Sortir : Et puis cette première scène improvisée, au Cabaret Sauvage...
Izïa :
En fait, le patron de l'époque était un bon ami à mon père. Un soir, comme il savait pour mes petites compos, il m'a proposé de monter sur scène : je fais mon truc (Life is going down, que l'on retrouve sur l'album) et là, il se passe quelque chose avec les gens présents. Du coup, le patron décide de me programmer pour un festival qui devait avoir lieu sur la même scène quelques mois plus tard : ça m'a obligé à monter un groupe et à écrire de nouvelles compos afin de pouvoir assurer un set d'une demi-heure minimum. Derrière, on a continué à bosser nos compos et tout s'est enchaîné...

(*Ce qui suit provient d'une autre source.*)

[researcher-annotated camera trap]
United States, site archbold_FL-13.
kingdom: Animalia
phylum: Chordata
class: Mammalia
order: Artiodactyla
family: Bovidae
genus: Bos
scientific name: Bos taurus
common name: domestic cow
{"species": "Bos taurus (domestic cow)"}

Sortir : Jusqu'à ce premier album.
Izïa :
Aujourd'hui l'équipe (les musiciens) a changé, mais c'est vraiment hypergratifiant d'avoir réussi à faire ce truc-là. Au final 12 titres rock, du rock libre, brut et spontané, balancé sans se poser de questions, le rock que j'aime quoi. Quelque chose d'à la fois hyperje-m'en-foutiste et très contrôlé.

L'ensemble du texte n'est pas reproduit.